See RLM Agent for a deep dive.
Stage 4: Conventions Compilation
File: src/modules.ts → compileMarkdown()
A standard Chain-of-Thought agent takes the 17 extracted fields and the awarenessContext and compiles them into a single, cohesive Markdown document. This stage also uses the primary model to ensure accurate synthesis. The output is mandated to align with the ARCHITECTURE CONSTRAINTS.

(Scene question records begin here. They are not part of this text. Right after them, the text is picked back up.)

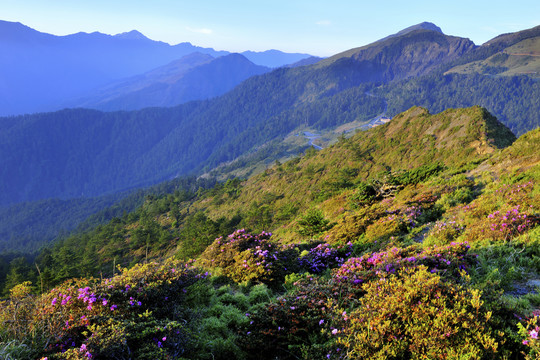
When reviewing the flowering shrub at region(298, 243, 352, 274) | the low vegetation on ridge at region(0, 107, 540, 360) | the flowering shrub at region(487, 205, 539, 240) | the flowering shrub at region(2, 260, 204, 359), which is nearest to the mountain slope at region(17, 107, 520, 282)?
the flowering shrub at region(298, 243, 352, 274)

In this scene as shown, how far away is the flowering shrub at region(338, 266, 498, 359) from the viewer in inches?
143

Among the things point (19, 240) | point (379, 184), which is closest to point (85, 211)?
point (19, 240)

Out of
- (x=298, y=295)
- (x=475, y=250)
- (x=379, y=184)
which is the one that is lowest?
(x=379, y=184)

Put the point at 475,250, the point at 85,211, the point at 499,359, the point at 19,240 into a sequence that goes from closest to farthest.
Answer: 1. the point at 499,359
2. the point at 475,250
3. the point at 19,240
4. the point at 85,211

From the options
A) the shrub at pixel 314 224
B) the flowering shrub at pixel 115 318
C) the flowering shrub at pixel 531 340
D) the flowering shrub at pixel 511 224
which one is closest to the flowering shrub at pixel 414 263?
the flowering shrub at pixel 531 340

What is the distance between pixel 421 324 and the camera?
397cm

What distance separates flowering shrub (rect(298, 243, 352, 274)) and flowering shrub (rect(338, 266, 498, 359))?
434 centimetres

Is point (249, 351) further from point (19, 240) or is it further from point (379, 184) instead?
point (19, 240)

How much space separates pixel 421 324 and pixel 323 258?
555 centimetres

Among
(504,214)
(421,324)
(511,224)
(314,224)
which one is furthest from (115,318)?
(314,224)

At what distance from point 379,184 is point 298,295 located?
1559cm

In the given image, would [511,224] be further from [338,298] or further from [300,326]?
[300,326]

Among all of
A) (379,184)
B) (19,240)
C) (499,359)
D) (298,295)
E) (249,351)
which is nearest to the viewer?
(499,359)

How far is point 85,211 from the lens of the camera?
194750 mm
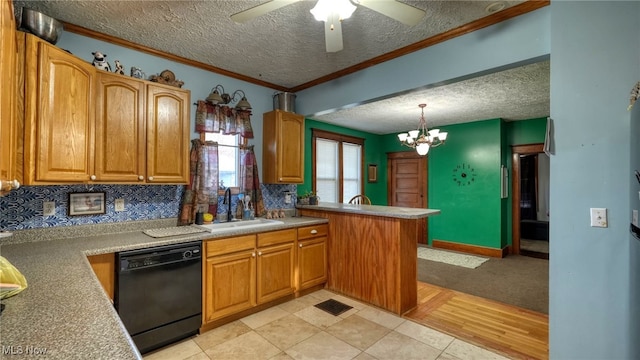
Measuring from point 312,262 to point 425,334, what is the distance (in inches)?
53.9

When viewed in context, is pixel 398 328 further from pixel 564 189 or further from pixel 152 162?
pixel 152 162

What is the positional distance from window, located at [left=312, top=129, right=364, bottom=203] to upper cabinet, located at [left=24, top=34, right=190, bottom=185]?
274cm

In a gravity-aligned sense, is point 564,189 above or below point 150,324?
above

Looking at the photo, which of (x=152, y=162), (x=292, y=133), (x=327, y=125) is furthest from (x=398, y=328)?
(x=327, y=125)

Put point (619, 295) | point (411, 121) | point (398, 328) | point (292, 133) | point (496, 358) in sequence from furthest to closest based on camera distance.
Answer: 1. point (411, 121)
2. point (292, 133)
3. point (398, 328)
4. point (496, 358)
5. point (619, 295)

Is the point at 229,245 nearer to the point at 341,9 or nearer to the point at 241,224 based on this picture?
the point at 241,224

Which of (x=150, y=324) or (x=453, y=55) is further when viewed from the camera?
(x=453, y=55)

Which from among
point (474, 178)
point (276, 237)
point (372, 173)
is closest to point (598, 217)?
point (276, 237)

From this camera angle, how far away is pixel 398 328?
2.59 metres

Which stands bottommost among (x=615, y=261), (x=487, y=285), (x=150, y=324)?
(x=487, y=285)

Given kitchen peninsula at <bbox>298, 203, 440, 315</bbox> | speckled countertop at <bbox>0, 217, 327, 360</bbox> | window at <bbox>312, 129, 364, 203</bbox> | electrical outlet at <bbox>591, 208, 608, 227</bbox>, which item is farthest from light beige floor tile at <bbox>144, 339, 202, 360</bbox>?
window at <bbox>312, 129, 364, 203</bbox>

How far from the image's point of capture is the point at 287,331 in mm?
2533

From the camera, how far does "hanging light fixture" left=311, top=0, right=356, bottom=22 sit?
160 centimetres

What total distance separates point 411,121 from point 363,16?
351cm
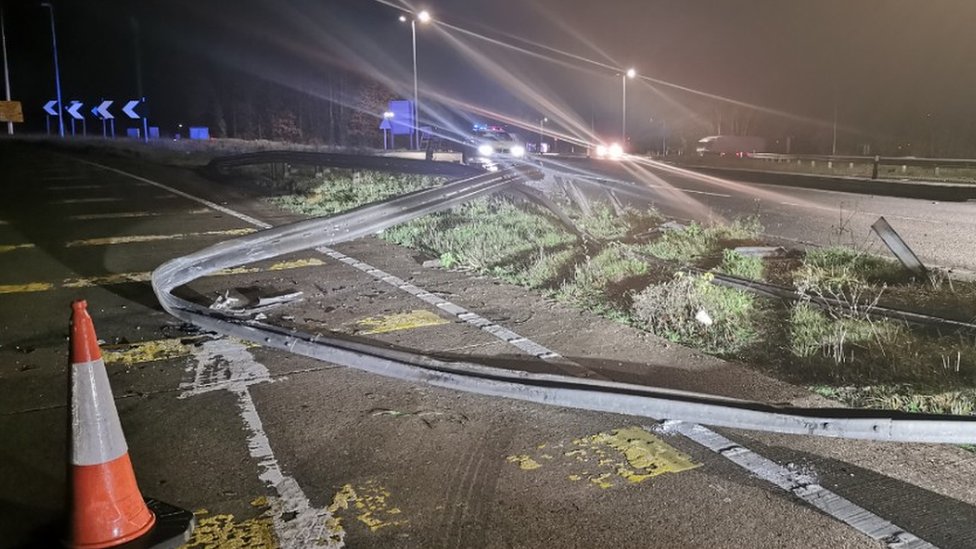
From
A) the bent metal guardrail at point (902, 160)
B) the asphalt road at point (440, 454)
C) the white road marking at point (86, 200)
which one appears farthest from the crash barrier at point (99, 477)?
the bent metal guardrail at point (902, 160)

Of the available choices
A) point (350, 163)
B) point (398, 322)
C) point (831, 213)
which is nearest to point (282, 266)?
point (398, 322)

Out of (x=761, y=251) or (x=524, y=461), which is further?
(x=761, y=251)

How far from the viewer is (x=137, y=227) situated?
12.9 meters

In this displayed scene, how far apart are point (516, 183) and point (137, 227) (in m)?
6.84

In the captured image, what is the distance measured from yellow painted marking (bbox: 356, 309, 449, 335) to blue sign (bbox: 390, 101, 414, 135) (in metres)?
42.1

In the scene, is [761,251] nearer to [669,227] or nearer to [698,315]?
[669,227]

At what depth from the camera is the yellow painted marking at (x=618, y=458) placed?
12.4 feet

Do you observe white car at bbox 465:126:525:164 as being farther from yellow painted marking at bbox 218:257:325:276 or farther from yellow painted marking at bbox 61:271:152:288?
yellow painted marking at bbox 61:271:152:288

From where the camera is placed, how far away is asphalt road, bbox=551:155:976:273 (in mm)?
11391

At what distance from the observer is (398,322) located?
22.0 feet

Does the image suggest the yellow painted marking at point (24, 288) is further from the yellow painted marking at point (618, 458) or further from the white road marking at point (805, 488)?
the white road marking at point (805, 488)

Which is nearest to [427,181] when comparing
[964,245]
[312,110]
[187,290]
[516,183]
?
[516,183]

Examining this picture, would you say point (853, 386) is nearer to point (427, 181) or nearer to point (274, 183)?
point (427, 181)

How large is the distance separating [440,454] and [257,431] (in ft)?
3.75
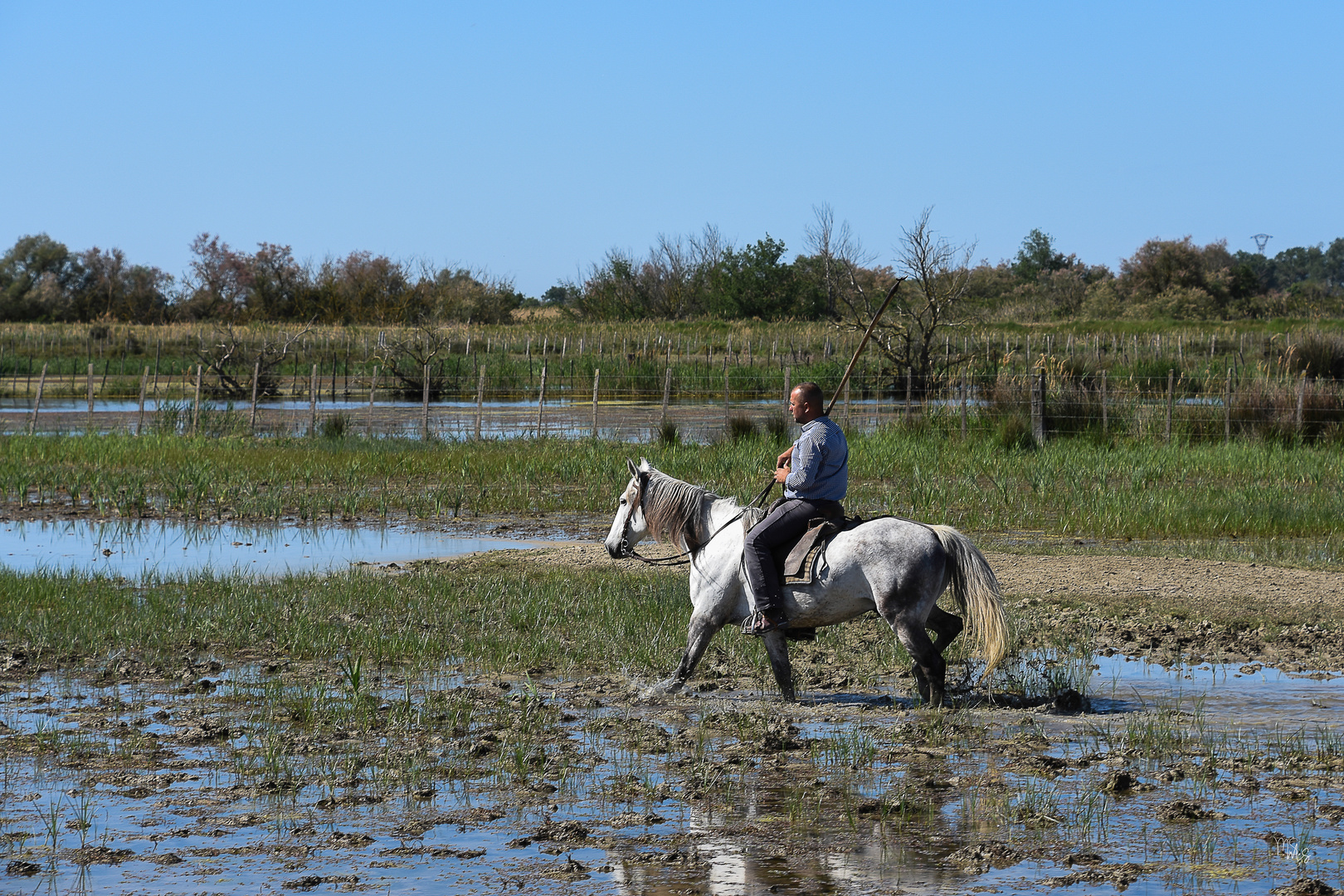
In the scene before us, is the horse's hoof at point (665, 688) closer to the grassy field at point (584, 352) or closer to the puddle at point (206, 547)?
the puddle at point (206, 547)

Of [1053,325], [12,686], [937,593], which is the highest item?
[1053,325]

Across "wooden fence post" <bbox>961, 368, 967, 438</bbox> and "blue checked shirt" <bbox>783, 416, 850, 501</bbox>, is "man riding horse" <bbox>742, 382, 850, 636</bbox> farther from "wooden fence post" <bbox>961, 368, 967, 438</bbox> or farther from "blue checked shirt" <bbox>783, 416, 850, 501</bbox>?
"wooden fence post" <bbox>961, 368, 967, 438</bbox>

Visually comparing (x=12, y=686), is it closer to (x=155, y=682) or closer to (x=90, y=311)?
(x=155, y=682)

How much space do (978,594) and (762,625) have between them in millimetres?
1218

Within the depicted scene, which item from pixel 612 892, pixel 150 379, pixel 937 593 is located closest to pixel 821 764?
pixel 937 593

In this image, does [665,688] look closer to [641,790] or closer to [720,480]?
[641,790]

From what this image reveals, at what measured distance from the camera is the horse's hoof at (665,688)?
742 centimetres

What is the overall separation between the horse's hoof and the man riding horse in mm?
572

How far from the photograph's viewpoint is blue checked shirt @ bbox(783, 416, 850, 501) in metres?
7.05

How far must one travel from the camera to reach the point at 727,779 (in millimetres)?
5875

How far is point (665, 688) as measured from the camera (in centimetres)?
743

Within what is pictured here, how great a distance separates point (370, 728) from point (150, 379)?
43.7m

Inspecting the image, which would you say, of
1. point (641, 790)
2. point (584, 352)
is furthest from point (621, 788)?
point (584, 352)

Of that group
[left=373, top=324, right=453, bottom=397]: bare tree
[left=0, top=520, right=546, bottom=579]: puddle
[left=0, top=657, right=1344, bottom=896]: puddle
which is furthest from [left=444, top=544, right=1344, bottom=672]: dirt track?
[left=373, top=324, right=453, bottom=397]: bare tree
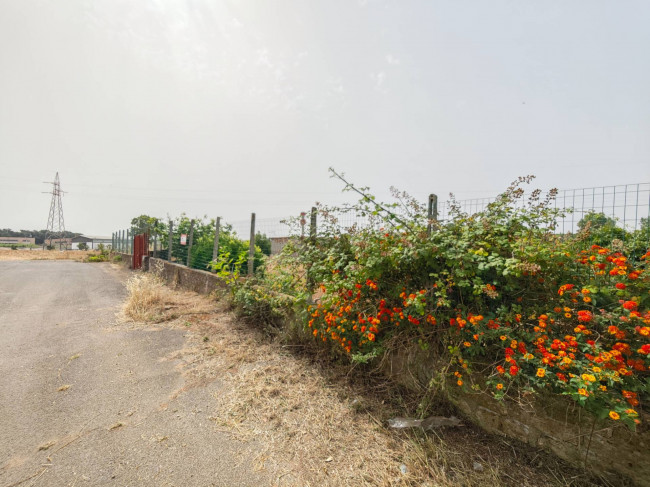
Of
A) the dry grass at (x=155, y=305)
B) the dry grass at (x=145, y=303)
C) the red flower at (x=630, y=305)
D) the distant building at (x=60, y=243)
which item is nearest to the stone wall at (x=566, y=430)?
the red flower at (x=630, y=305)

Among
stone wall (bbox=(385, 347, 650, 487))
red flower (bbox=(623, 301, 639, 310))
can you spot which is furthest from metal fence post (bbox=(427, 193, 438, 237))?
red flower (bbox=(623, 301, 639, 310))

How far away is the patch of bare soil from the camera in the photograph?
1.78 metres

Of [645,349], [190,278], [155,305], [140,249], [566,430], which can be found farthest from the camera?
[140,249]

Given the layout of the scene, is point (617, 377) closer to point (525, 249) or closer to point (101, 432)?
point (525, 249)

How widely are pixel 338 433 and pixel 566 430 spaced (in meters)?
1.44

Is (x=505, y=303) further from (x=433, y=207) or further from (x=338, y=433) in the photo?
(x=338, y=433)

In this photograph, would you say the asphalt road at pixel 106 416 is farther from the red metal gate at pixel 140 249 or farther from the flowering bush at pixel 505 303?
the red metal gate at pixel 140 249

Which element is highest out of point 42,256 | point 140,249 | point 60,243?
point 140,249

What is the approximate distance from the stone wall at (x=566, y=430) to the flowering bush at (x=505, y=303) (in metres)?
0.11

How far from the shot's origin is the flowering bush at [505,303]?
5.32 ft

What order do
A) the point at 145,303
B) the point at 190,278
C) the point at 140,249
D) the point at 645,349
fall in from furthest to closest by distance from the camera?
the point at 140,249
the point at 190,278
the point at 145,303
the point at 645,349

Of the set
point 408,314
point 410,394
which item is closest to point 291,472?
point 410,394

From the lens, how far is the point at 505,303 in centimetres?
220

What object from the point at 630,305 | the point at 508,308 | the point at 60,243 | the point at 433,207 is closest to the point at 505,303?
the point at 508,308
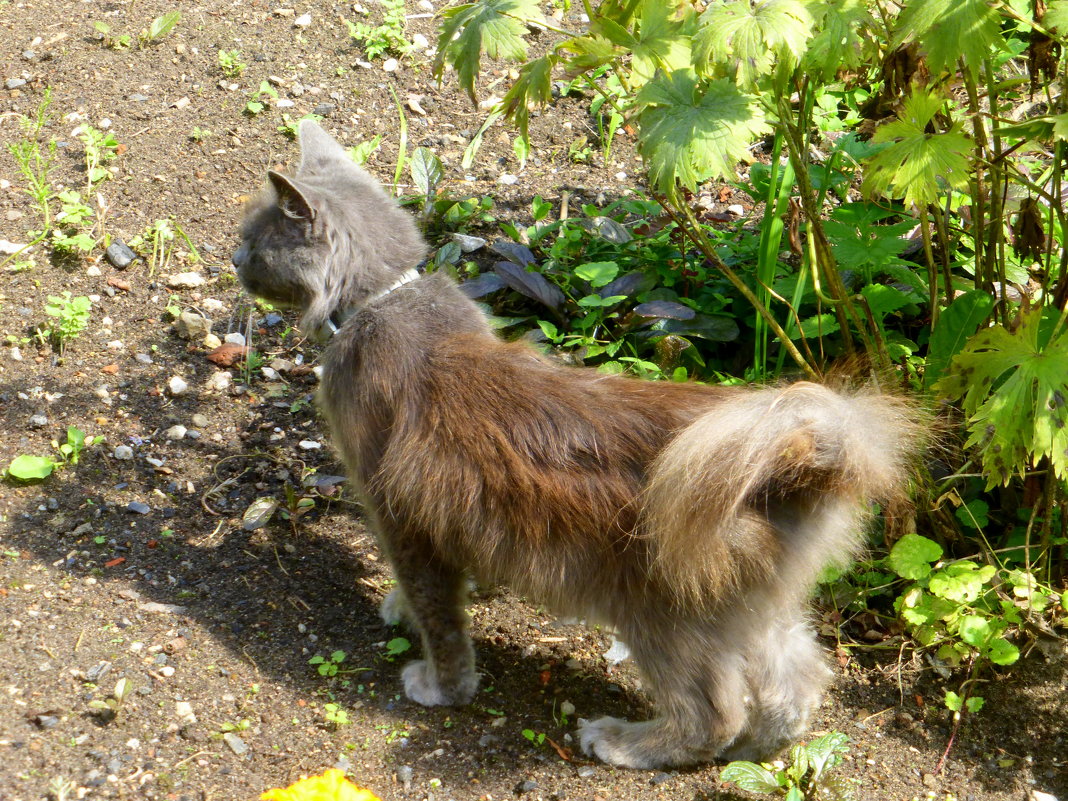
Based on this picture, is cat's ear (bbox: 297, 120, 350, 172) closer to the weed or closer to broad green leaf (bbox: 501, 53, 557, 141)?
broad green leaf (bbox: 501, 53, 557, 141)

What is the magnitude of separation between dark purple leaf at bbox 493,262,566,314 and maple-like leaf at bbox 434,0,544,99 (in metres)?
1.29

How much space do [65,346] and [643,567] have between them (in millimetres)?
2650

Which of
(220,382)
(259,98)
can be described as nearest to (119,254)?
(220,382)

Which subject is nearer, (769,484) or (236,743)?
(769,484)

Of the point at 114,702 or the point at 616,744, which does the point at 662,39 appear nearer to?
the point at 616,744

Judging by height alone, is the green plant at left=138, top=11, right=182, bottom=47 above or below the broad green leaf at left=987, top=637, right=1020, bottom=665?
above

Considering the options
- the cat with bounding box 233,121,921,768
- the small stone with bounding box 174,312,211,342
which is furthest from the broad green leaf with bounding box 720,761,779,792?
the small stone with bounding box 174,312,211,342

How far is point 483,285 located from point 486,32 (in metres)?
1.46

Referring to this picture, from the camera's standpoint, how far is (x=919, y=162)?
2.58 m

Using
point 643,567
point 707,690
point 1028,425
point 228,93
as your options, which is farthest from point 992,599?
point 228,93

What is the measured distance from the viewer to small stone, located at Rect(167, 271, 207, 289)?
441 centimetres

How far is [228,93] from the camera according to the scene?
5.12 metres

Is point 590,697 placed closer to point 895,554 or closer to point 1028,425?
point 895,554

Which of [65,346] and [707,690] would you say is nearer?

Stage 5: Section Extraction
File: src/modules.ts → AgentsMdCreator
The compiled Markdown and awarenessContext are passed to a final Chain-of-Thought agent that splits it into the 17 standardized AGENTS.md sections with proper headers. This stage uses the mini model (e.g., gpt-4o-mini) since it's a simpler, more deterministic task.
Dual-Model Architecture
Sylva uses two model instances to optimize for both quality and cost:
| Stage | Model Tier | Rationale |
|---|---|---|
| Framework Awareness | None (deterministic) | No AI needed — scans manifests directly |
| RLM Analysis | Primary (e.g., gpt-4o) |
Needs strong reasoning to avoid hallucination |
| Conventions Compilation | Primary | Must accurately synthesize complex analysis |
| Section Extraction | Mini (e.g., gpt-4o-mini) |
Simple formatting task, cheaper and faster |
When you specify -m openai/gpt-4o, Sylva automatically selects gpt-4o-mini as the mini model for that provider.